* [Page extract]
Parent-children relationship in Elasticsearch on waitingforcode.com

Make links between entities is quite easy in relational databases. And it's not a trivial task in document databases, adapted to less normalized data storage. Elasticsearch is not the exception of this rule but it defines some mechanisms to support parent-children relationship between documents.

This time we'll discover how to handle parent-children relationship in Elasticsearch. Because there are several ways to do that, we'll explain each of them in separated part. The first one will describe the simplest solution - denormalization. The second one will present mapping of nested objects. The last one will show how to use parent-child mapping.

To illustrate the cases we'll take the example of football club and its players. Each club has several players who represent it in league competition. Different players can be in the team in each new season. The sample will contain players representing SC Bastia team in 2000/2001: Eric Durand, Piotr Swierczewski, Frederic Nee and Lilian Nalis.

(Items from a dataset)
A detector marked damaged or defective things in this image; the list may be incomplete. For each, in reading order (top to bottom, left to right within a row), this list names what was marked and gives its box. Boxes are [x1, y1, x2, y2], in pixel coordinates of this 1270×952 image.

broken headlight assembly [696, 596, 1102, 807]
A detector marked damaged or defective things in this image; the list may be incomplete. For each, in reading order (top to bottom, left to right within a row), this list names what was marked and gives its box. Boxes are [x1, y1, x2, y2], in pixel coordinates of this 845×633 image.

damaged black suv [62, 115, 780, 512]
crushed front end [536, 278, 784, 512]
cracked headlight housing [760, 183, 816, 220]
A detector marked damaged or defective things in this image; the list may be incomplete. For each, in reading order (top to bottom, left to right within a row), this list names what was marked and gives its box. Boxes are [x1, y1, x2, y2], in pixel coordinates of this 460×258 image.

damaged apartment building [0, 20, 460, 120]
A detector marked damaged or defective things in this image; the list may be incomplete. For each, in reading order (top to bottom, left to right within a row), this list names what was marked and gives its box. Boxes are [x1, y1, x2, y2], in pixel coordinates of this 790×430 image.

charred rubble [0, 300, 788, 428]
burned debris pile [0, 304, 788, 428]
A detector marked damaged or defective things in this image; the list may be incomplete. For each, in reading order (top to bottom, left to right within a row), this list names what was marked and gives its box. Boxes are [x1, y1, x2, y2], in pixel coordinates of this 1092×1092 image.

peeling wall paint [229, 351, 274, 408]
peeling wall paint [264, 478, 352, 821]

---

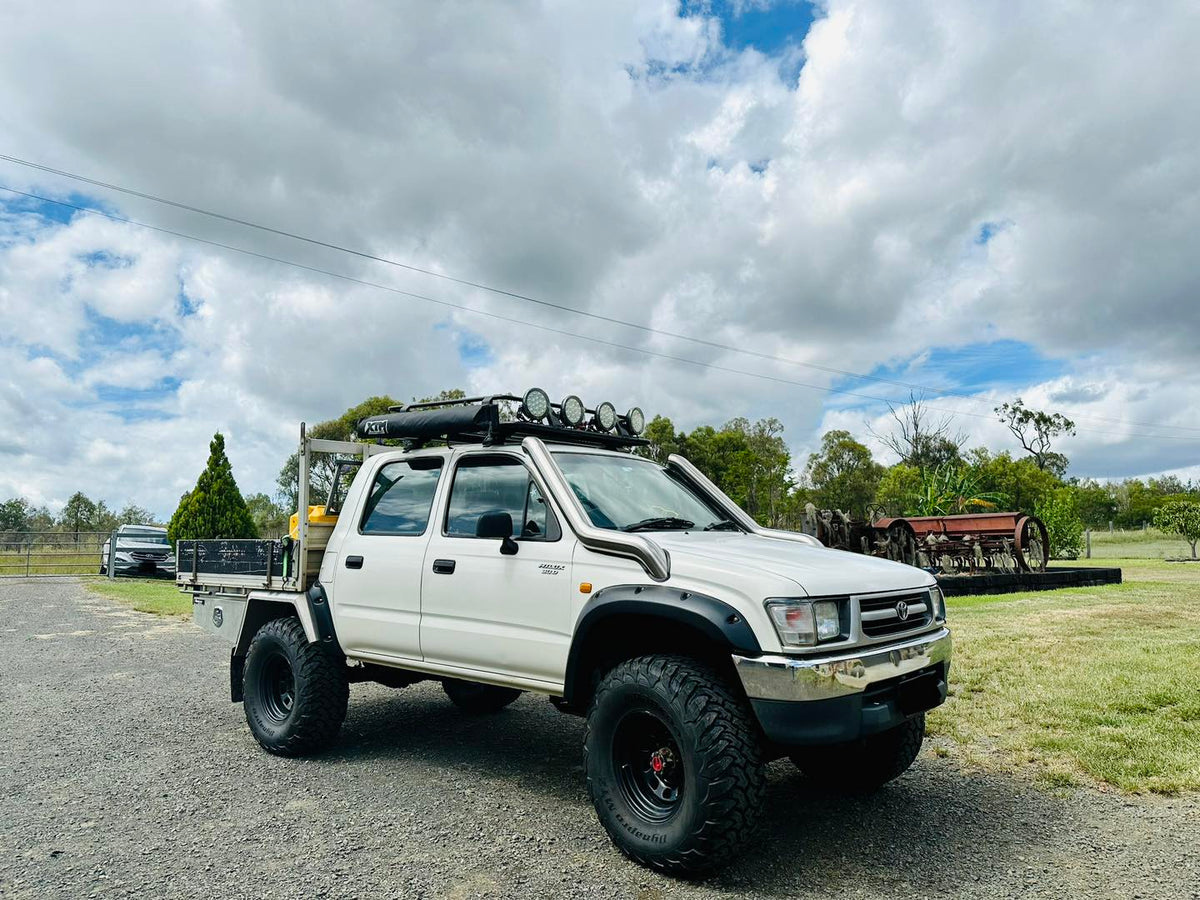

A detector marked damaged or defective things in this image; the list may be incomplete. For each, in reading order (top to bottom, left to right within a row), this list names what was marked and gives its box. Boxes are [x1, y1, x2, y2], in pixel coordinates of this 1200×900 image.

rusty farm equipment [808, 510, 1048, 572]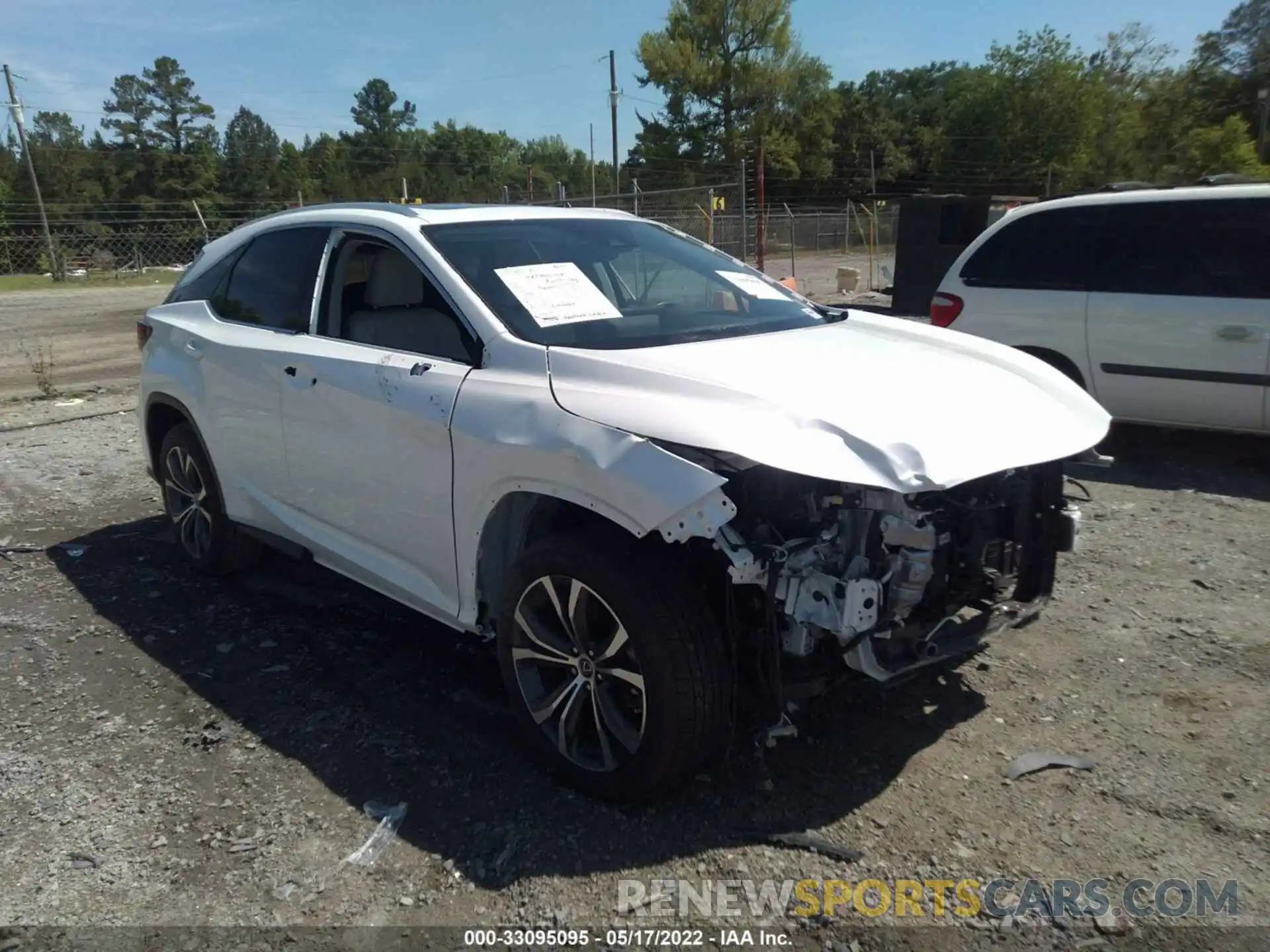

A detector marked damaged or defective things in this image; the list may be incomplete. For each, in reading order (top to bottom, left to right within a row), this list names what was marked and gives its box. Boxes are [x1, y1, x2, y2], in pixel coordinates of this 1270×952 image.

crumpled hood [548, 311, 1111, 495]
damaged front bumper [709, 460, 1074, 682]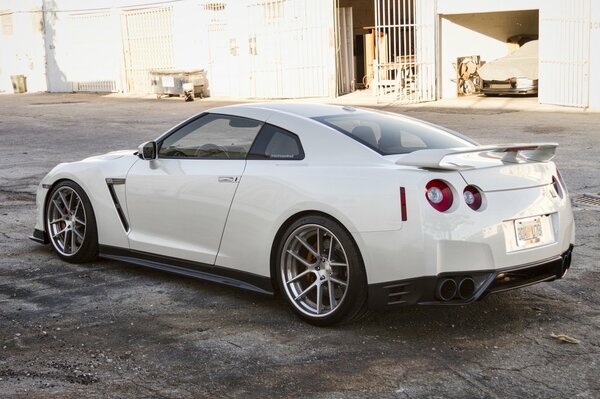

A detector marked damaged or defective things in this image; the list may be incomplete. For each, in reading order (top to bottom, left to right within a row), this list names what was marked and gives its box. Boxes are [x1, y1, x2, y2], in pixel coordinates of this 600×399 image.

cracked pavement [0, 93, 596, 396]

* * *

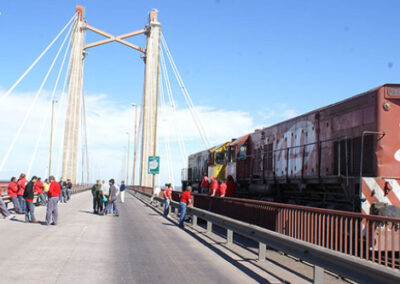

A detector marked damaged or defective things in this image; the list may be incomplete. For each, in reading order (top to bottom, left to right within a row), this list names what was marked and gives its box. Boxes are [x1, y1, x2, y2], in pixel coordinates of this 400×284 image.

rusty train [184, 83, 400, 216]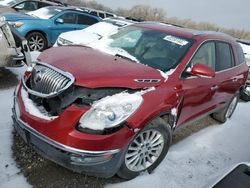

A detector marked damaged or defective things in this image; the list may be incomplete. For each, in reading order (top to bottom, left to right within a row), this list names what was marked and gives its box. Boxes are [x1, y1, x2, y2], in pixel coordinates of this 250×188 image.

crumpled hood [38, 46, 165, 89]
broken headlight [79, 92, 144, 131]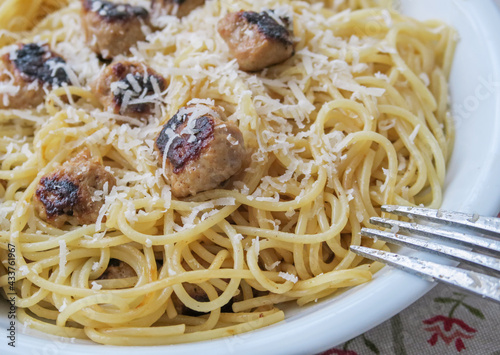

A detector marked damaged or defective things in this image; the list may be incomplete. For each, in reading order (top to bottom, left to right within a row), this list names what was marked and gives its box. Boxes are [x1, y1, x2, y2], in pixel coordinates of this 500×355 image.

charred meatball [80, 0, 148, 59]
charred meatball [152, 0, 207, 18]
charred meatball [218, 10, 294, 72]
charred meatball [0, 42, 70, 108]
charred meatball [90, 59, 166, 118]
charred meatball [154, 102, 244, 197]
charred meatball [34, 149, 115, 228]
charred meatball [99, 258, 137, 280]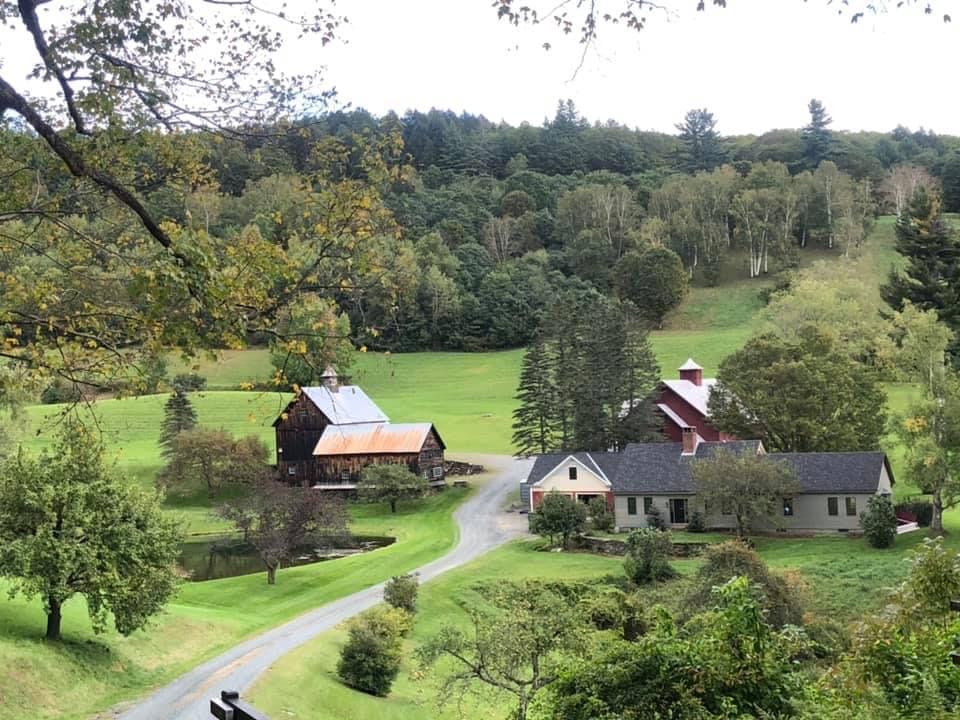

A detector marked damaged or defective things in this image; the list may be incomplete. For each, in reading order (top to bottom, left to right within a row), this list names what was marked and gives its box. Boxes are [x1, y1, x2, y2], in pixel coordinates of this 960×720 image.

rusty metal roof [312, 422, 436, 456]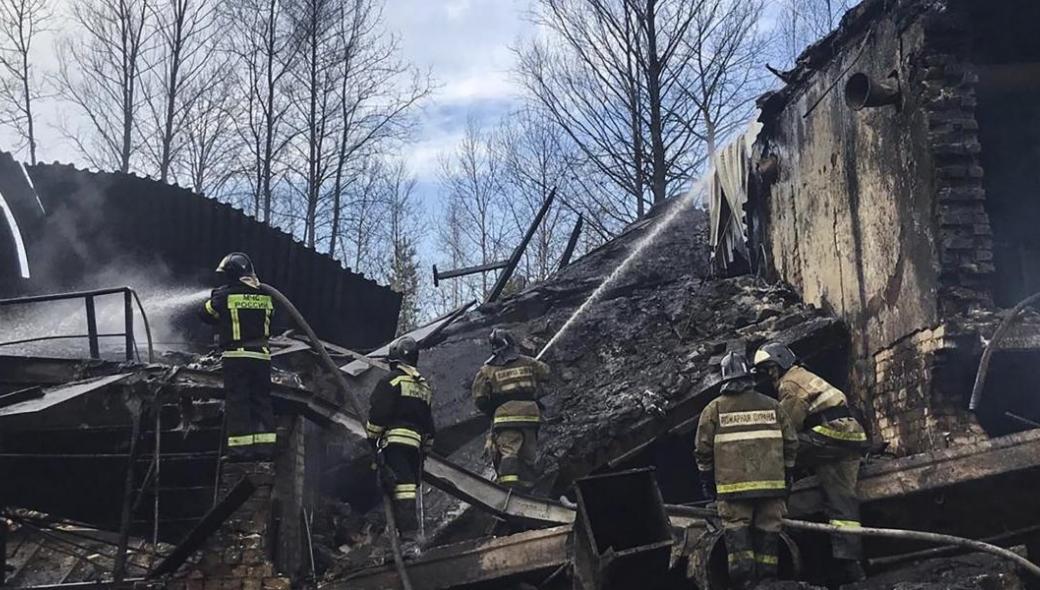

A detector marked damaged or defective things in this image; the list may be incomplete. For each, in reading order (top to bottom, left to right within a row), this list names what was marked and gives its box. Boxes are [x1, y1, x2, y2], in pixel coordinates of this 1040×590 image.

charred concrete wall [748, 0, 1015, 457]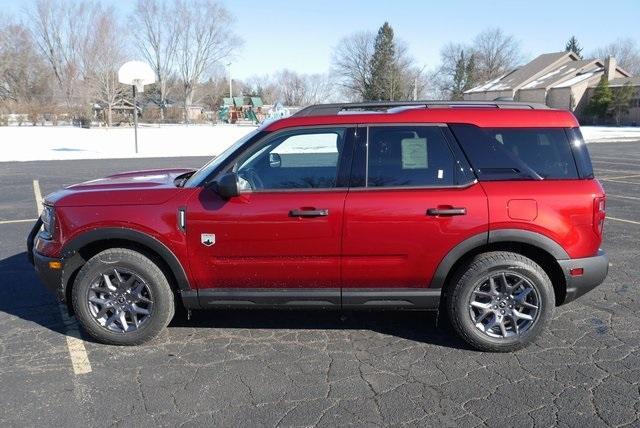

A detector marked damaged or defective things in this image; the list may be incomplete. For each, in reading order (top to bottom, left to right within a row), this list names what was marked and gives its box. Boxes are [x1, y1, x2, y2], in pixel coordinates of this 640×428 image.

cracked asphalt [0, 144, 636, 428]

* [The problem] Reproduce the passage of the Elasticsearch article between "Parent-children relationship in Elasticsearch on" and "relationship between documents.", inclusive, word for word.

* [Written response]
Parent-children relationship in Elasticsearch on waitingforcode.com

Make links between entities is quite easy in relational databases. And it's not a trivial task in document databases, adapted to less normalized data storage. Elasticsearch is not the exception of this rule but it defines some mechanisms to support parent-children relationship between documents.